Why: All prefixes of 'apple' exist as words. 'apply' also qualifies (all prefixes including 'appl' are words), but 'apple' is lexicographically smaller

Result:

root -> a* -> p* -> p* -> l* -> e* (apple)
Longest word: apple

Annotated Code

DSA Javascript

class TrieNode {
  constructor() {
    this.children = new Map();
    this.isWord = false;
  }
}

class Trie {
  constructor() {
    this.root = new TrieNode();
  }

  insert(word) {
    let node = this.root;
    for (const char of word) {
      if (!node.children.has(char)) {
        node.children.set(char, new TrieNode());
      }
      node = node.children.get(char);
    }
    node.isWord = true;
  }

  longestWord() {
    let result = "";
    const dfs = (node, path) => {
      if (node !== this.root && !node.isWord) return;
      if (path.length > result.length || (path.length === result.length && path < result)) {
        result = path;
      }
      for (const [char, child] of [...node.children.entries()].sort((a, b) => a[0].localeCompare(b[0]))) {
        dfs(child, path + char);
      }
    };
    dfs(this.root, "");
    return result;
  }
}

const words = ["a", "app", "ap", "apply", "apple", "appl"];
const trie = new Trie();
for (const word of words) {
  trie.insert(word);
}
console.log(trie.longestWord());

if (!node.children.has(char)) { node.children.set(char, new TrieNode()); }

Create new child node if character path does not exist

node = node.children.get(char);

Advance node pointer to child node for current character

node.isWord = true;

Mark current node as end of a valid word

if (node !== this.root && !node.isWord) return;

Stop DFS if current node is not root and not end of a word (prefix invalid)

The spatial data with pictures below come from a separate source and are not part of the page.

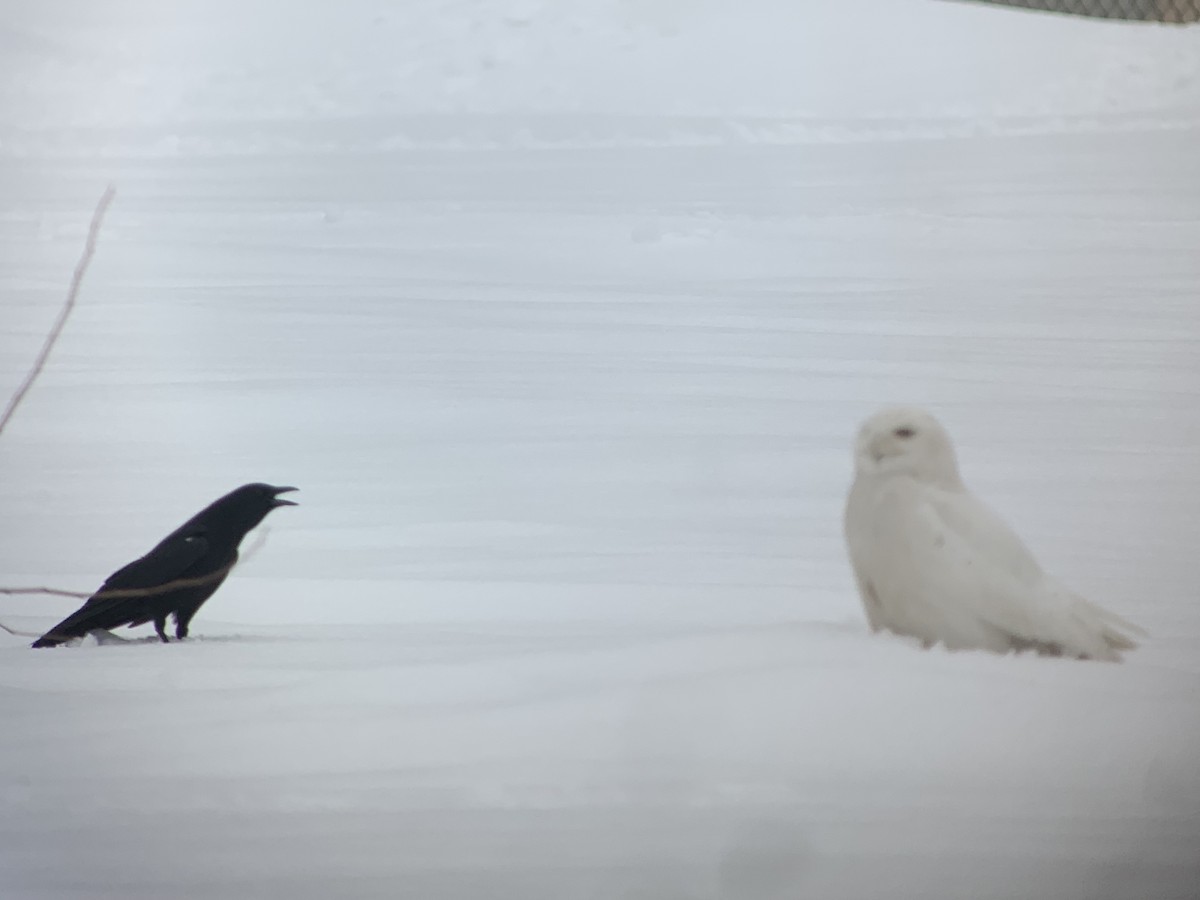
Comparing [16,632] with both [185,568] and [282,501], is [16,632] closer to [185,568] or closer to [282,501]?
[185,568]

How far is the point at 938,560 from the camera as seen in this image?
3.98ft

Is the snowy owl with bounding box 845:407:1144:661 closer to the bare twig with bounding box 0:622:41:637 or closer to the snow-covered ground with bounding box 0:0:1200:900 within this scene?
the snow-covered ground with bounding box 0:0:1200:900

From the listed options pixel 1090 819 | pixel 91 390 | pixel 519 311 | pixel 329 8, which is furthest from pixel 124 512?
pixel 1090 819

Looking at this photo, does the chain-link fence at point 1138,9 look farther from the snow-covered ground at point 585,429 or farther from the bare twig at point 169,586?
the bare twig at point 169,586

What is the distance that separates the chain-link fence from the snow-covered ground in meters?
0.03

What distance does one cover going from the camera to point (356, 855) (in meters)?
1.24

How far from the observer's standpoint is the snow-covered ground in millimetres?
1240

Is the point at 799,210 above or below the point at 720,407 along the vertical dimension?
above

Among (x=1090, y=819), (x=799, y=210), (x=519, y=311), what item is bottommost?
(x=1090, y=819)

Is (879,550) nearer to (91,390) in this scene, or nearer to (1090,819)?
(1090,819)

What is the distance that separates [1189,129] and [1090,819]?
2.68ft

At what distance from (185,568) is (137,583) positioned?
0.20 feet

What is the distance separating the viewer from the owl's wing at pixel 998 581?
121 cm

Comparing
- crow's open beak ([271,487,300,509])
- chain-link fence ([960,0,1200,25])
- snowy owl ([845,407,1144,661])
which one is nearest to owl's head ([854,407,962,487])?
snowy owl ([845,407,1144,661])
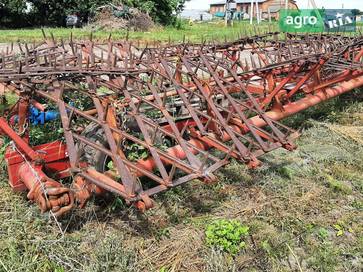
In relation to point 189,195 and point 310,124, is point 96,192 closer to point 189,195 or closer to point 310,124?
point 189,195

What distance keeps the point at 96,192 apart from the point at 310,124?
3.68 m

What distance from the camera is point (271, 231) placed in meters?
3.30

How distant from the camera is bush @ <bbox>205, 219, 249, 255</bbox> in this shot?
3049mm

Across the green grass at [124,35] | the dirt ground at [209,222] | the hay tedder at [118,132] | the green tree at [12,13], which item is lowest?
the dirt ground at [209,222]

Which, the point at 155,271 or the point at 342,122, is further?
the point at 342,122

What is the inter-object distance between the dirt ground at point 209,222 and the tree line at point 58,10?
63.7ft

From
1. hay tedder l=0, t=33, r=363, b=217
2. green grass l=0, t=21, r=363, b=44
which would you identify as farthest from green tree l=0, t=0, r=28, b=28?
hay tedder l=0, t=33, r=363, b=217

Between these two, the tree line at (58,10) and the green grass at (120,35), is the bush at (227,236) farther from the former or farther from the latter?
the tree line at (58,10)

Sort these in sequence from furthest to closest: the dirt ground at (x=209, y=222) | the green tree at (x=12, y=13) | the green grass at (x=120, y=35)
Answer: the green tree at (x=12, y=13), the green grass at (x=120, y=35), the dirt ground at (x=209, y=222)

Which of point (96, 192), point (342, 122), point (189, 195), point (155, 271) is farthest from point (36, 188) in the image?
point (342, 122)

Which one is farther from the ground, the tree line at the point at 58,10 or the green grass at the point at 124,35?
the tree line at the point at 58,10

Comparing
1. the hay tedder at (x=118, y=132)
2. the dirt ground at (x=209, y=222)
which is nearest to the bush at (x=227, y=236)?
the dirt ground at (x=209, y=222)

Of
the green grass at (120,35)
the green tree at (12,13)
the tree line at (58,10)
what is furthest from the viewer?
the green tree at (12,13)

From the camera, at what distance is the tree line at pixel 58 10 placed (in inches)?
884
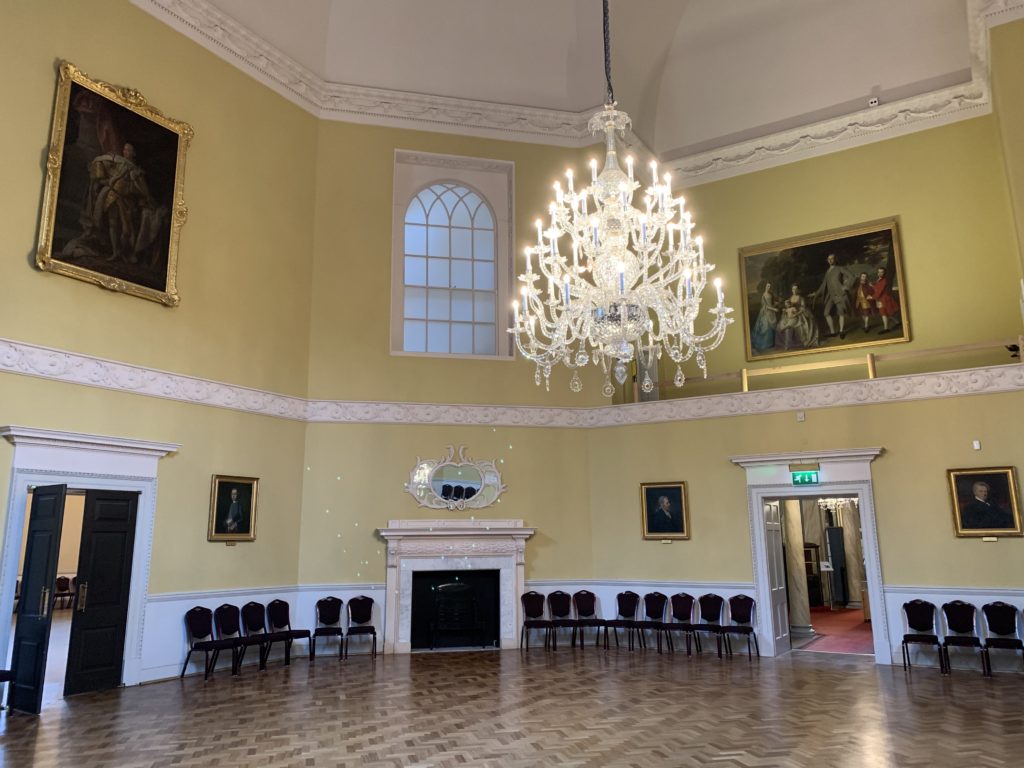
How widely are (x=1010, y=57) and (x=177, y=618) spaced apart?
13116 mm

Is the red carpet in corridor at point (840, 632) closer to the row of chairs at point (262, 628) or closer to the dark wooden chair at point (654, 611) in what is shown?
the dark wooden chair at point (654, 611)

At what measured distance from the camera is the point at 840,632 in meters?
13.8

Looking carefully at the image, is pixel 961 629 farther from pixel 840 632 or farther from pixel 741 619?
pixel 840 632

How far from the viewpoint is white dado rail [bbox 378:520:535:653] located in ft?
37.7

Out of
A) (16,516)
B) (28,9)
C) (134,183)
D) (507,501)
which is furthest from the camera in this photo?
(507,501)

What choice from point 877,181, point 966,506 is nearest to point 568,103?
point 877,181

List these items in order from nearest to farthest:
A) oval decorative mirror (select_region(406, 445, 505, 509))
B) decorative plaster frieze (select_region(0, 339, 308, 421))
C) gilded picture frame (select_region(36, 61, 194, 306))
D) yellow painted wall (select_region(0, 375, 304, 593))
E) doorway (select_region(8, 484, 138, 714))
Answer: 1. doorway (select_region(8, 484, 138, 714))
2. decorative plaster frieze (select_region(0, 339, 308, 421))
3. yellow painted wall (select_region(0, 375, 304, 593))
4. gilded picture frame (select_region(36, 61, 194, 306))
5. oval decorative mirror (select_region(406, 445, 505, 509))

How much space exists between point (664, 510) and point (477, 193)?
252 inches

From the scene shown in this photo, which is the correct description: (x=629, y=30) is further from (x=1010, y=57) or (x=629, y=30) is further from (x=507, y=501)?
(x=507, y=501)

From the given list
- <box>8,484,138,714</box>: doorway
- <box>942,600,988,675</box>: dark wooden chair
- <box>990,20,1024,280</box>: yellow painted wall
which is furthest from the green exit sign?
<box>8,484,138,714</box>: doorway

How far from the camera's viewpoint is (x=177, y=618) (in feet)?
31.5

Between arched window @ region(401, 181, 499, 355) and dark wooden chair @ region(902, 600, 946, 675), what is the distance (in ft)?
24.1

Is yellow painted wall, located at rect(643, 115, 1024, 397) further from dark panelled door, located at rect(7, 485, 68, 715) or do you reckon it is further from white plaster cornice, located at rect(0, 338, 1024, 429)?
dark panelled door, located at rect(7, 485, 68, 715)

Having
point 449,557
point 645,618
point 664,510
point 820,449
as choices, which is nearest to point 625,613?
point 645,618
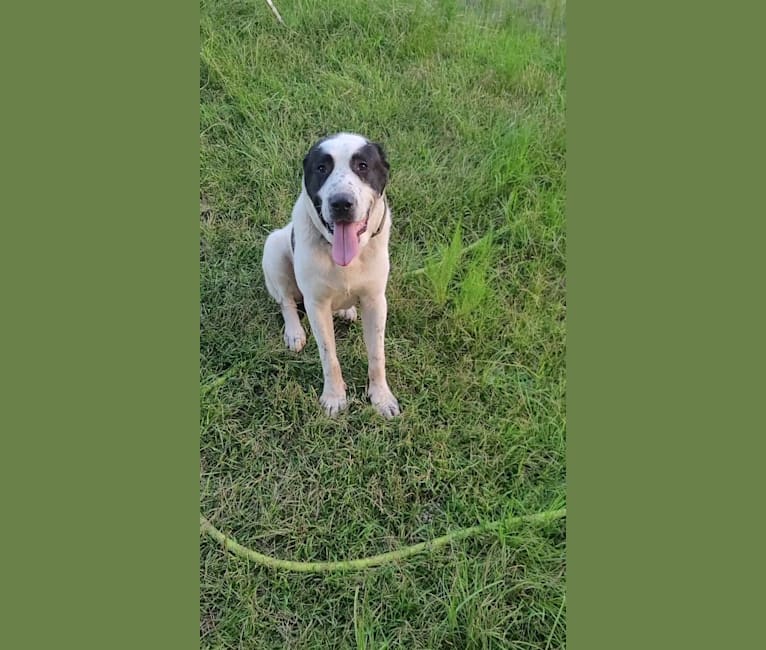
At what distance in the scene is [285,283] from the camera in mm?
3143

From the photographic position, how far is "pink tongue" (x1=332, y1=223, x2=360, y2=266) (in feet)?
7.66

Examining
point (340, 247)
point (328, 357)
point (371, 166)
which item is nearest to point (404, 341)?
point (328, 357)

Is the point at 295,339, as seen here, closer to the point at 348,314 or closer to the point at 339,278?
the point at 348,314

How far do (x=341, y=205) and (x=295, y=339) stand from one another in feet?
3.81

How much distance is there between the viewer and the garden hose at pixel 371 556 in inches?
92.6

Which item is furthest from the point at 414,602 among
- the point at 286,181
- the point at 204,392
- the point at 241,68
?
the point at 241,68

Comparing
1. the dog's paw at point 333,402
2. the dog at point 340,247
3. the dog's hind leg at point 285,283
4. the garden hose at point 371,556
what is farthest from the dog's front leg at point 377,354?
the garden hose at point 371,556

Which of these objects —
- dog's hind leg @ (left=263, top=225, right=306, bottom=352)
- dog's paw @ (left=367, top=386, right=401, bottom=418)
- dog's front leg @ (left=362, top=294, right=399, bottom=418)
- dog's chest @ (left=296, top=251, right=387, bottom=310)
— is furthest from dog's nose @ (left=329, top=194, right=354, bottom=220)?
dog's paw @ (left=367, top=386, right=401, bottom=418)

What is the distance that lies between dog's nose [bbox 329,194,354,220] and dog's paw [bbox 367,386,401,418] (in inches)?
39.3

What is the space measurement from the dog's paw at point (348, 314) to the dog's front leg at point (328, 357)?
1.47 ft

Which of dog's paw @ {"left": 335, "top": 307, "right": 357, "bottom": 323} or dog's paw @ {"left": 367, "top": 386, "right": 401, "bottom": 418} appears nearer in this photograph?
dog's paw @ {"left": 367, "top": 386, "right": 401, "bottom": 418}

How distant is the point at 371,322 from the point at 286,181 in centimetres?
162

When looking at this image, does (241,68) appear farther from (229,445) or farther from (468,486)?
(468,486)

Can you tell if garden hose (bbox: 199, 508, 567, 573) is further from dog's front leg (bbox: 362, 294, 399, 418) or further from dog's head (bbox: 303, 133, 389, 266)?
dog's head (bbox: 303, 133, 389, 266)
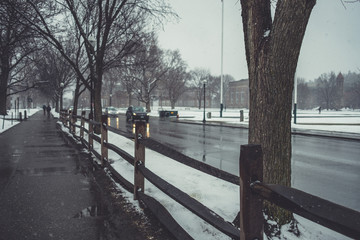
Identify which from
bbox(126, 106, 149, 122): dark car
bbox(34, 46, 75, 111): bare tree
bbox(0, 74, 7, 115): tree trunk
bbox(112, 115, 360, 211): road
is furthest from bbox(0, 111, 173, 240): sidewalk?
bbox(0, 74, 7, 115): tree trunk

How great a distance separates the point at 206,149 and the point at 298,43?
7.83 meters

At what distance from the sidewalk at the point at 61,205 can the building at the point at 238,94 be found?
104875 millimetres

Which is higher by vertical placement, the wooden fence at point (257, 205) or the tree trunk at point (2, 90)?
the tree trunk at point (2, 90)

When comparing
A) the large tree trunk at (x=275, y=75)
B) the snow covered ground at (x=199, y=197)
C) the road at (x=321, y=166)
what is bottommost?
the road at (x=321, y=166)

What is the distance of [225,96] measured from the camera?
11975cm

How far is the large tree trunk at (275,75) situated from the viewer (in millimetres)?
3584

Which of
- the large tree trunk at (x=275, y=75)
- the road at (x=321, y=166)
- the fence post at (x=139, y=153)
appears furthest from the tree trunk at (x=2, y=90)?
the large tree trunk at (x=275, y=75)

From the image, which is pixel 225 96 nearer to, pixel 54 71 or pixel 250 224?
pixel 54 71

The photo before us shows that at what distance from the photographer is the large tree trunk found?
3.58 m

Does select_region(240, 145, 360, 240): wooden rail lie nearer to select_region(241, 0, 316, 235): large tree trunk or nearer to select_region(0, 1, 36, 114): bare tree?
select_region(241, 0, 316, 235): large tree trunk

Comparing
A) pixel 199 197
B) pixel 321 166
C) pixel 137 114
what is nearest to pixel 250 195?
pixel 199 197

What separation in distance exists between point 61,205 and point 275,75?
397 cm

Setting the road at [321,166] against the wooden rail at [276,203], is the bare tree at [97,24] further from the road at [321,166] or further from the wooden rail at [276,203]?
the wooden rail at [276,203]

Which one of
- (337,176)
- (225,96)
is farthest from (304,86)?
(337,176)
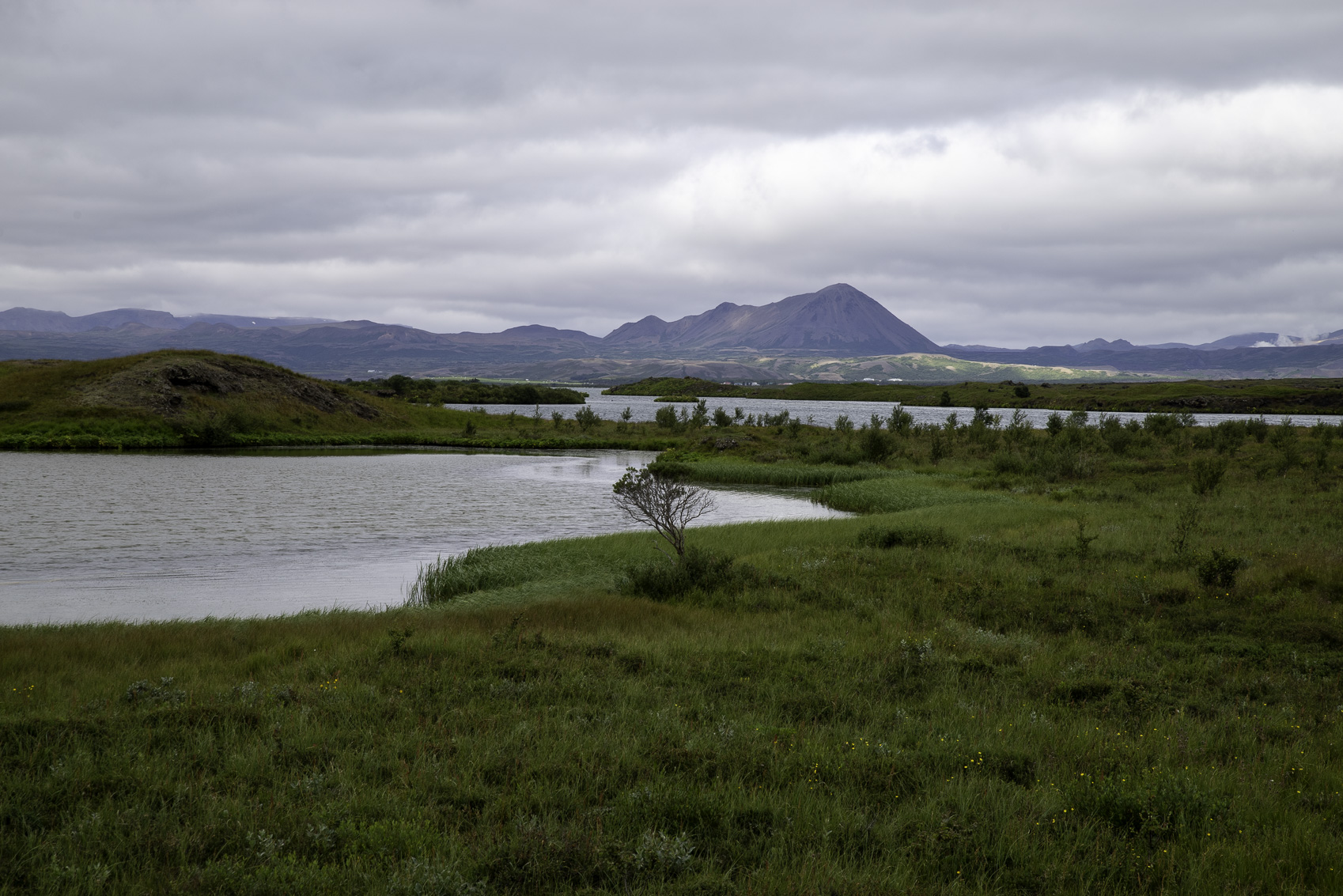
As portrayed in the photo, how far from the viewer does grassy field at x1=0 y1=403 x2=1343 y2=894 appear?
18.6 ft

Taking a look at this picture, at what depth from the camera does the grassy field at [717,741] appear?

if (path.length > result.length || (path.length === result.length && path < result)) { result = path; }

Update longest word if current path is longer or lex smaller if equal length

for (const [char, child] of [...node.children.entries()].sort((a, b) => a[0].localeCompare(b[0]))) { dfs(child, path + char); }

Traverse children in alphabetical order to ensure lex order

OutputSuccess

apple

Complexity Analysis

Time: O(N * L) because we insert N words each of length L and DFS visits nodes once

Space: O(N * L) for trie storage of all words' characters

vs Alternative: Compared to sorting and checking prefixes in array (O(N log N * L)), trie offers efficient prefix checks

Edge Cases

Empty word list

Returns empty string as no words exist

DSA Javascript

if (node !== this.root && !node.isWord) return;

Words with single character only

Returns the lex smallest single character word

DSA Javascript

if (path.length > result.length || (path.length === result.length && path < result)) { result = path; }

Words where some prefixes are missing

Skips words whose prefixes are not marked as words in trie

DSA Javascript

if (node !== this.root && !node.isWord) return;

When to Use This Pattern

When asked to find the longest word with all prefixes present, use a trie to efficiently check prefixes and find the answer.

Common Mistakes

Mistake: Not checking if each prefix is a word before continuing DFS
Fix: Add condition to stop DFS if current node is not end of a word

Mistake: Not sorting children during DFS causing incorrect lex order
Fix: Sort children keys before DFS to ensure lexicographical order

Summary

Build a trie and find the longest word where every prefix is also a word.

Use when you need to find words with all prefixes present efficiently.

The key is to stop exploring paths where prefixes are not valid words.